EXTRAIT CITÉ:
Châteaubriant : Pas de point d’orgue après le 80ème anniversaire, mais un point d’honneur mis à poursuivre le travail de mémoire
Le 80ème anniversaire, qui avait rassemblé l’an dernier 6 à 8 000 personnes dans la carrière de la Sablière à Châteaubriant (Loire-Atlantique), n’était pas un point final. 2000 personnes y étaient de nouveau présentes le dimanche 23 octobre 2021, lors de la cérémonie commémorative.
Il y a 81 ans, le 22 octobre 1941, 27 hommes étaient exécutés par les nazis en ces lieux. Ils étaient internés dans le camp de Choisel, à quelques kilomètres de là depuis le printemps 1941 et y étaient arrivés après un pénible périple dans diverses prisons. Syndicalistes de la CGT au plus haut niveau ou élus communistes, nombre d’entre eux avaient été arrêtés lors de la grande rafle organisée en octobre 1940 par la police de Pétain en accord avec les autorités allemandes d’Occupation.
L’octobre sanglant de 1941, un tournant
Leur exécution, en même temps que celle de 16 otages au stand de tir du Bêle à Nantes et 5 otages originaires du département au Mont-Valérien soit 48 otages au total : « Les 50 Otages », a été décidée au plus haut niveau du régime nazi par Hitler lui-même, à la suite de la mort du Feldkommandant Karl Hotz, abattu le 20 octobre 1941 à Nantes par 3 résistants communistes, « trois jeunes et courageux garçons » (Charles de Gaulle).
Cet acte de résistance, après celui du métro Barbès à Paris le 21 août 1941, quand Pierre Georges, futur colonel Fabien, a abattu un officier de la Kriegsmarine, a donné le signal du passage à la lutte armée et « a fait entrer la résistance intérieure dans la guerre » selon l’écrivain allemand Thomas Mann, prix Nobel de littérature. Les représailles ont constitué la première exécution massive de civils à l’ouest, en application d’un Code des otages récemment décrété.
De nombreuses initiatives mémorielles
En préambule, le 7 octobre l’espace Ambroise Croizat, situé en face de la carrière et nommé à l’initiative de l’UL CGT de Châteaubriant a été inauguré en présence du petit-fils du père de la Sécurité sociale Pierre Caillaud-Croizat qui a pris la parole.

DONNÉES FOURNIES:
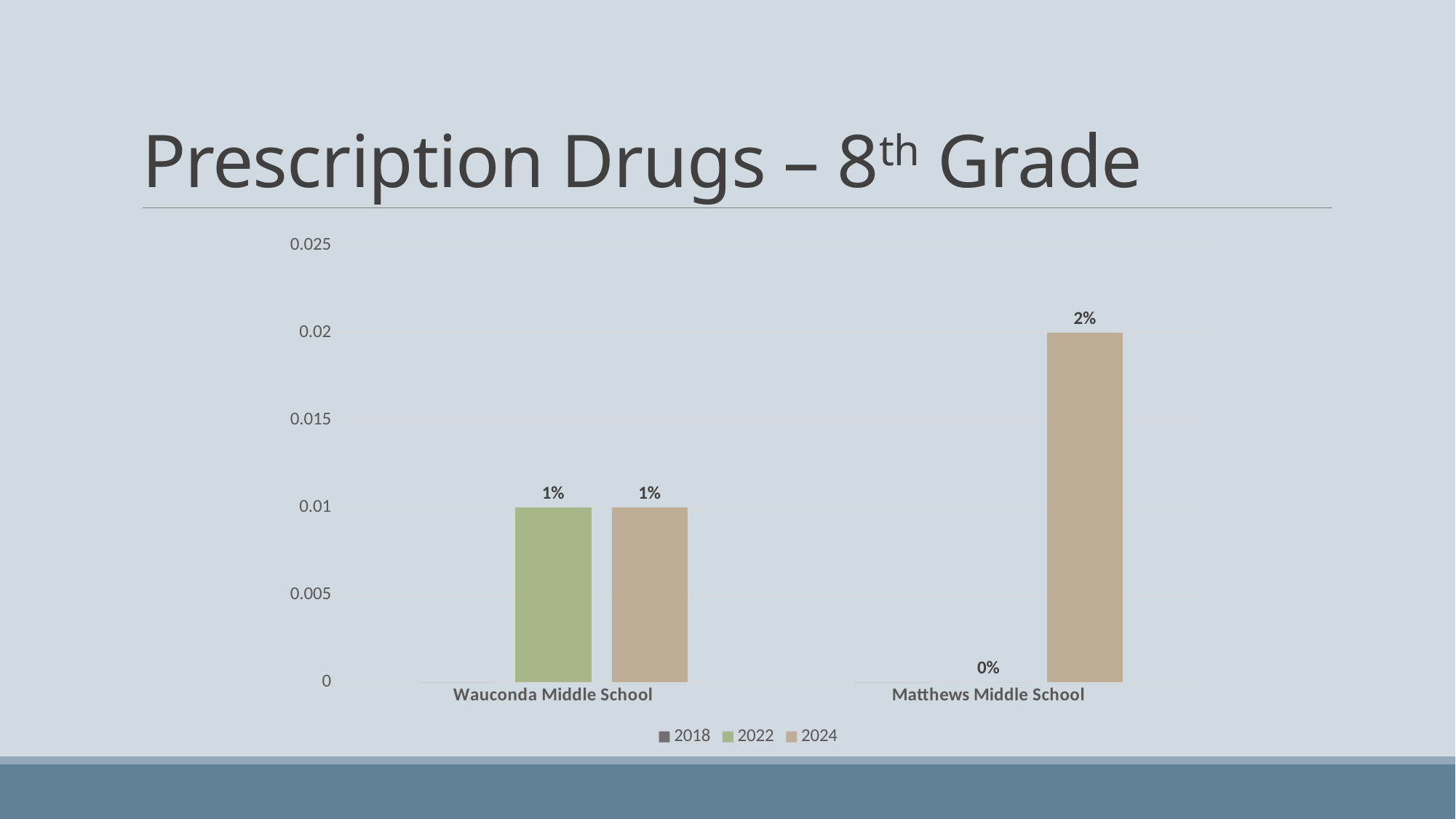
Which bar on the chart is the tallest? Matthews Middle School, 2024 What is the 2024 value for Matthews Middle School? 2% How many series does the legend list? 3 What is the 2022 value for Matthews Middle School? 0% What is the difference between the 2024 values for Matthews Middle School and Wauconda Middle School? 1% How many schools are shown on the x axis? 2 What is the 2024 value for Wauconda Middle School? 1% What kind of chart is shown on the slide? bar chart What is the 2022 value for Wauconda Middle School? 1% Which school has the higher 2024 value? Matthews Middle School What years are listed in the legend? 2018, 2022, 2024 What is the title of the slide? Prescription Drugs – 8th Grade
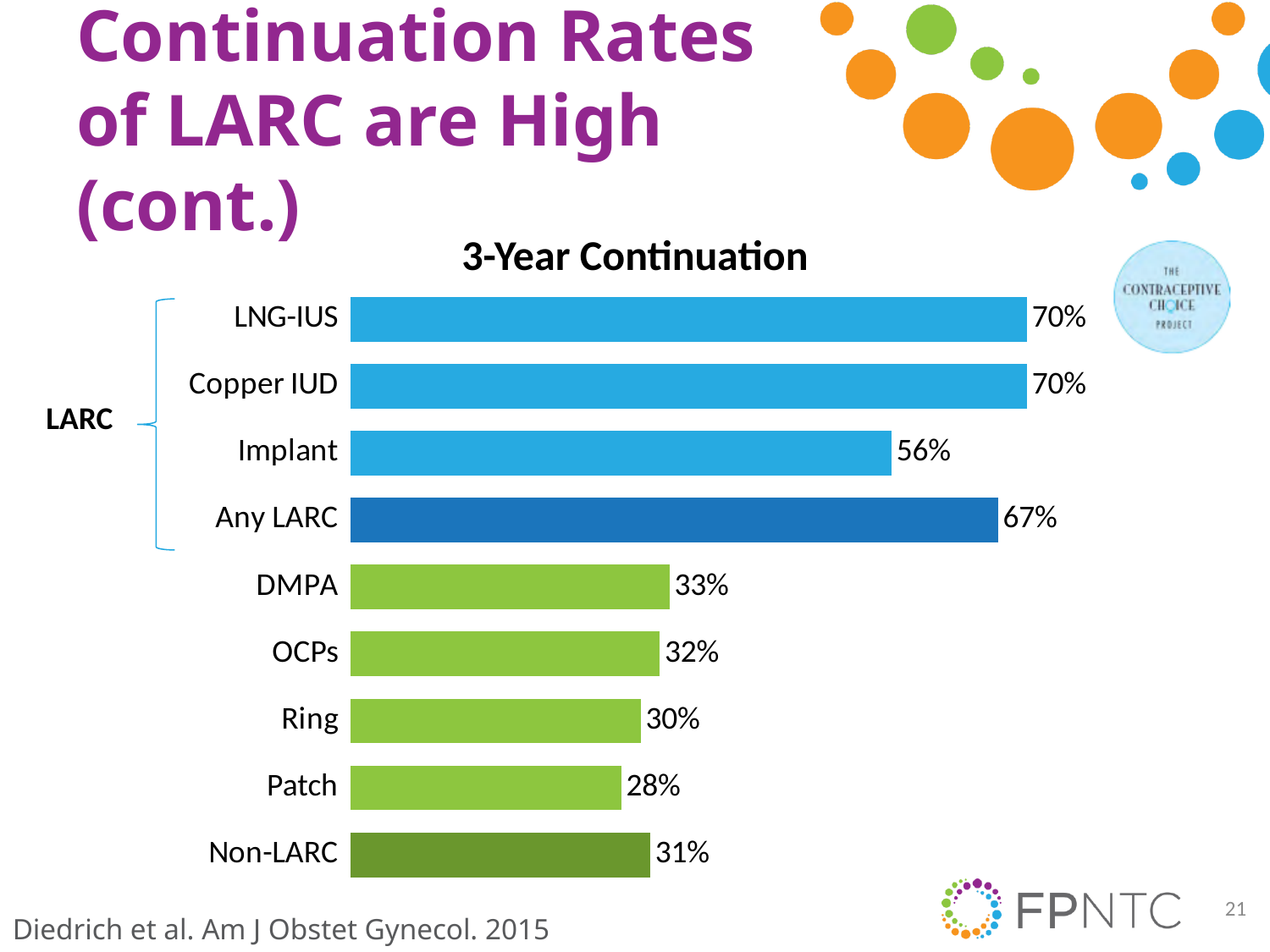
Which has a higher 3-year continuation rate, OCPs or Ring? OCPs What is the 3-year continuation rate for Any LARC? 67% What is the title of the chart? 3-Year Continuation What is the 3-year continuation rate for DMPA? 33% Which category has the lowest 3-year continuation rate? Patch What is the 3-year continuation rate for Implant? 56% What is the 3-year continuation rate for Patch? 28% Which has a higher 3-year continuation rate, Implant or DMPA? Implant What is the difference between the continuation rates for Any LARC and Non-LARC? 36% What is the difference between the continuation rates for LNG-IUS and Implant? 14% What kind of chart is shown on the slide? Bar chart How many categories are shown in the chart? 9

CONSIGNE:
D'après l'article sur la commémoration de Châteaubriant, dans quel camp les 27 hommes exécutés étaient-ils internés ?

RÉPONSE:
Ils étaient internés dans le camp de Choisel, à quelques kilomètres de la carrière.